"Faith is doing the right thing, and keeping on doing the right thing, even when the right thing is not happening to you."

Tuesday, September 26, 2006

The Exceptional Bachelor

I had a great discussion with SPG, a friend of mine who resides in New York on a career basis. I confesses to her that I need a miracle to happen to me from God, if I am ever destined to get married. Oh no, it is not a matter of me getting desperate to get married. That is so demeaning to the word, marriage itself.

I had seen and dated many ladies in my life and the outcome of all the countless searches, ended up in disappointment at last. Who does not want to get married? I want my own kids of my own. I have begun to realize that I am not destined for that yet. How does that happen? Could it be the issue of me being "picky" in my choice of girls? Not really. It never meant to happen to me yet. I had come to an age whereby I have gone beyond of searching for the right one.

In fact, being to strive for a better life had turned me into a stubborn headed, yet patient and cautious in any decision in my life. As what, my old hyppcrite friend, Dave, used to say that I am a person who lacks "People-Relationship Skills", he is totally ignorant on what he claims. I am not affected by. I am just compelled to say that he lacks it himself with his constant "wayang" or bluffing with actions, with his friends.
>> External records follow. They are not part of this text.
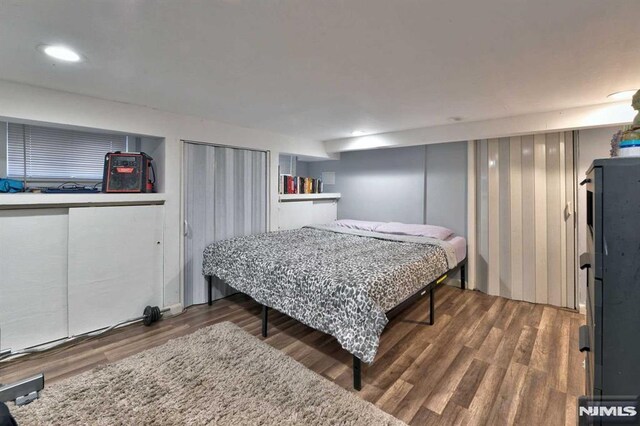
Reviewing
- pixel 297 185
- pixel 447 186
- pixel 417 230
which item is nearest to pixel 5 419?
pixel 417 230

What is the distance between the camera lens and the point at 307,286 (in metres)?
2.18

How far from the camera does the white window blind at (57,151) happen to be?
2.51 m

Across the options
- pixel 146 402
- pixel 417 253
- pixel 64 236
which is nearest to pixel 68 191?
pixel 64 236

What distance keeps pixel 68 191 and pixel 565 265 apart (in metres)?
5.21

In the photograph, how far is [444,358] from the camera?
7.39ft

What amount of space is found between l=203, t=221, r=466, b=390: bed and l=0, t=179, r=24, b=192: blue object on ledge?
65.4 inches

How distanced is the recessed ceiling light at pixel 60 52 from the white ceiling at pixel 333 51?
0.20ft

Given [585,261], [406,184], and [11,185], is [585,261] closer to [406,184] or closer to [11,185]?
[406,184]

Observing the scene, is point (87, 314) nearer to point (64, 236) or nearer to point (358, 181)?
point (64, 236)

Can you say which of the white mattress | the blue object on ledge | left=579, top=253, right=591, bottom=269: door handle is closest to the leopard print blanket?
the white mattress

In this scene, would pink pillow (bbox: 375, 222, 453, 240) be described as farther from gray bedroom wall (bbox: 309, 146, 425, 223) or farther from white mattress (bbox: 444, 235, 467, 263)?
gray bedroom wall (bbox: 309, 146, 425, 223)

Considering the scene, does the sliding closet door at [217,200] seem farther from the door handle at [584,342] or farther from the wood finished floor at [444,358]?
the door handle at [584,342]

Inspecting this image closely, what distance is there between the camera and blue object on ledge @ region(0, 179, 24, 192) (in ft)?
7.37

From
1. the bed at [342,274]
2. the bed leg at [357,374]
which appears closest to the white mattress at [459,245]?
the bed at [342,274]
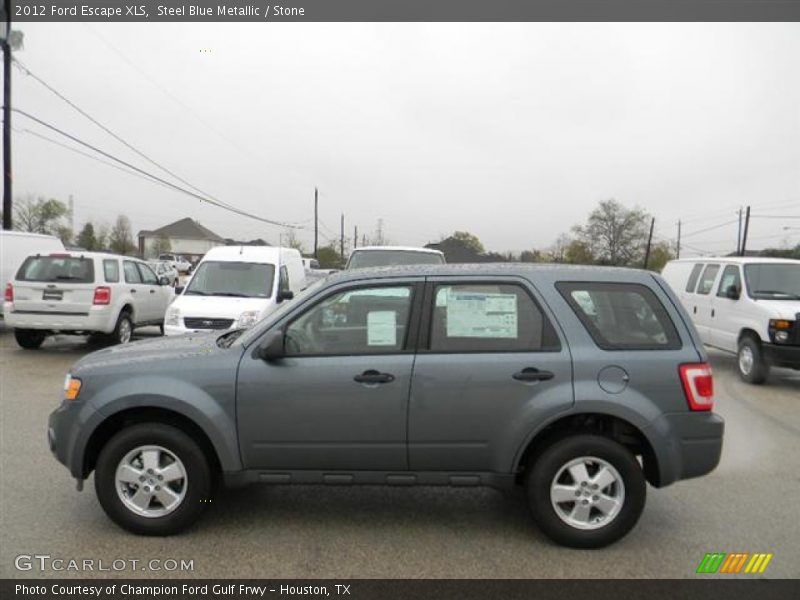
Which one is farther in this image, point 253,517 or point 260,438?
point 253,517

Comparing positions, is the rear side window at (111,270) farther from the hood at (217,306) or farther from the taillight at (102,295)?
the hood at (217,306)

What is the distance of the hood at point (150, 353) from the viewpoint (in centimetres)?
390

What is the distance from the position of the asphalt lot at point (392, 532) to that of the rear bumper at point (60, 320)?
18.2ft

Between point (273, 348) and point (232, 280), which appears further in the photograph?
point (232, 280)

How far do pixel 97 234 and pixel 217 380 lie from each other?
265ft

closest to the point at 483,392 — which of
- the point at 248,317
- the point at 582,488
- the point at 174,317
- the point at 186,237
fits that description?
the point at 582,488

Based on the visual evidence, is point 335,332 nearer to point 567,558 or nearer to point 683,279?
point 567,558

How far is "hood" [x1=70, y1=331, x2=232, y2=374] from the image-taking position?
390 centimetres

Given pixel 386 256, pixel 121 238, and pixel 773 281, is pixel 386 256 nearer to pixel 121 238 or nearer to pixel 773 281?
pixel 773 281

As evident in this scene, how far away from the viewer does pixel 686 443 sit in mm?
3760

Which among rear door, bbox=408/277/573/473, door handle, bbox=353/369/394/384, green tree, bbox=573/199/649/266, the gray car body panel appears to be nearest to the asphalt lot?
the gray car body panel

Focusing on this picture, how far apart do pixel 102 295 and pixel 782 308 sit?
10.9m

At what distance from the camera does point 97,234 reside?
75750mm

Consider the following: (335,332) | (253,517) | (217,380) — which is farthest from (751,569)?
(217,380)
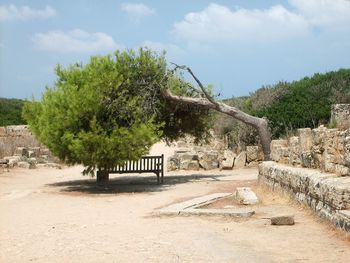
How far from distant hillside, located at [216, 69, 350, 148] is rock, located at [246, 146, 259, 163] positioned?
3000mm

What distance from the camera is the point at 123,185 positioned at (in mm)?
16594

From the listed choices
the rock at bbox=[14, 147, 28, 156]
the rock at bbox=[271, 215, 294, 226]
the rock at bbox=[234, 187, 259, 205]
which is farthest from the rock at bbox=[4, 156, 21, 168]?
the rock at bbox=[271, 215, 294, 226]

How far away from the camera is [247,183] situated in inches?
609

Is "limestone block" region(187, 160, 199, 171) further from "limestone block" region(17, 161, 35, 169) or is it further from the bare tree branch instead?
"limestone block" region(17, 161, 35, 169)

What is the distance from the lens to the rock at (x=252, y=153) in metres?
21.8

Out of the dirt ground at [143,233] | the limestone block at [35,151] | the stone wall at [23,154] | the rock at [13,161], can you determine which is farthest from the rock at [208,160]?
the limestone block at [35,151]

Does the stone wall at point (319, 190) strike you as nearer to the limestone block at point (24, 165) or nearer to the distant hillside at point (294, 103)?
the limestone block at point (24, 165)

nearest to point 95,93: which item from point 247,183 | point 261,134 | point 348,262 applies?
point 247,183

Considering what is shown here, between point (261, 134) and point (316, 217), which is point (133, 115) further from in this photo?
point (316, 217)

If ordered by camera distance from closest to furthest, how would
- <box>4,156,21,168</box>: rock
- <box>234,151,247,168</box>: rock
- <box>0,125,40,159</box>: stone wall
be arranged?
<box>4,156,21,168</box>: rock → <box>234,151,247,168</box>: rock → <box>0,125,40,159</box>: stone wall

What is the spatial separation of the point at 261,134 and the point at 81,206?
8331 mm

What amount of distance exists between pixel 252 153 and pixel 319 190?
1349 cm

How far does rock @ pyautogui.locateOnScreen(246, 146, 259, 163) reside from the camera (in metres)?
21.8

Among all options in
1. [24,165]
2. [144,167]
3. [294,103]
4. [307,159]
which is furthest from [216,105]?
[294,103]
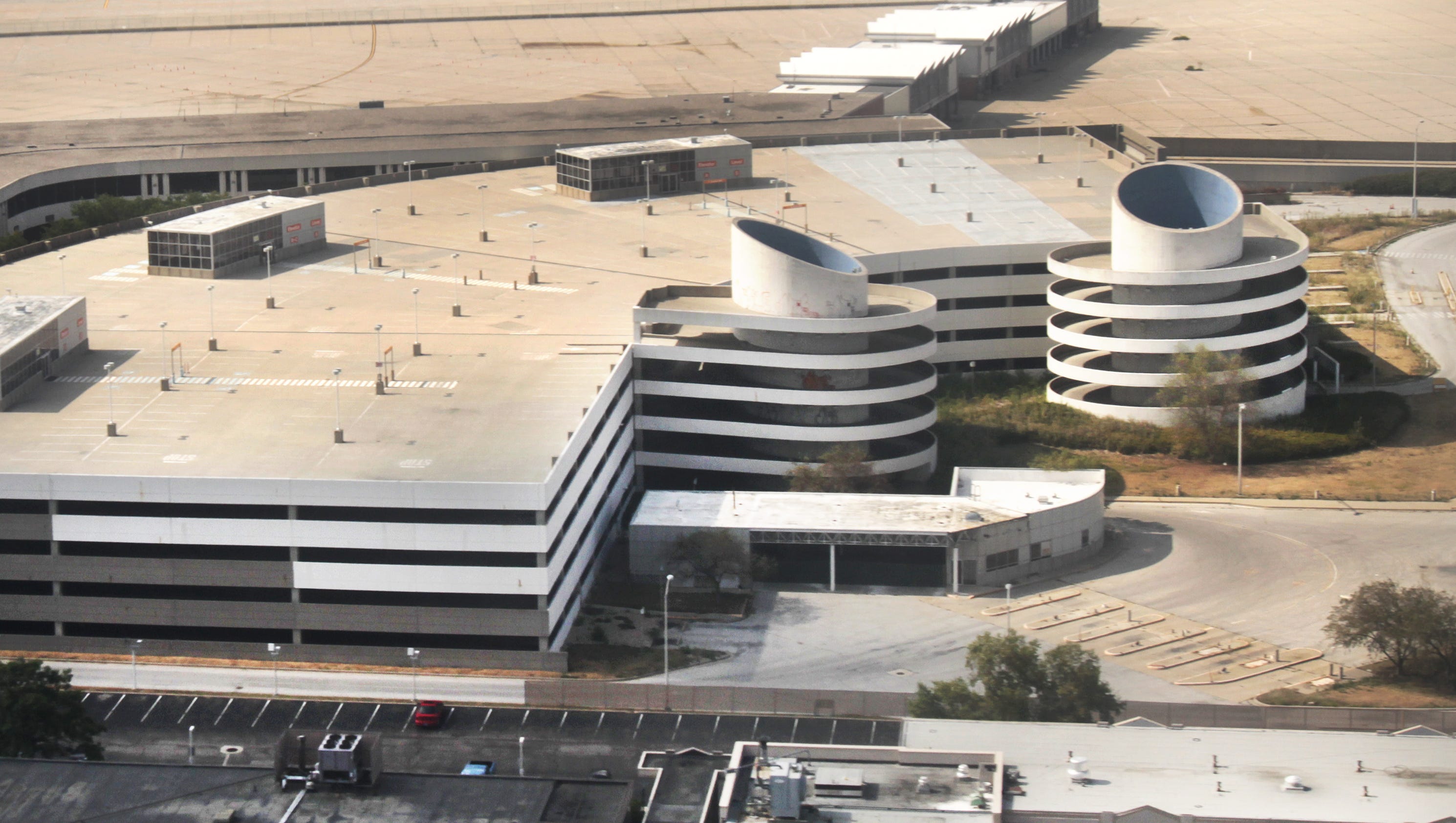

In all, I have put his friendship aside with no issues at all after I got to know that of his desperate views on life. Why should I mingle with people who flew around the world, cleaning toilets in the airplane as their career and get drawn to their beliefs and practices? It's sad of him.

Back to my story, the search for the right girl continues but with a little change to the objectives. Im no longer persistent in expecting all relationship to flourish. I will just let God decide now. Let Faith revive my will to explore Love.

To conclude, the very essence of all relationship, relies on the other party's willingness to commit and trust. At least, I rather think it that way, since I want them to love me more before I jumped into one.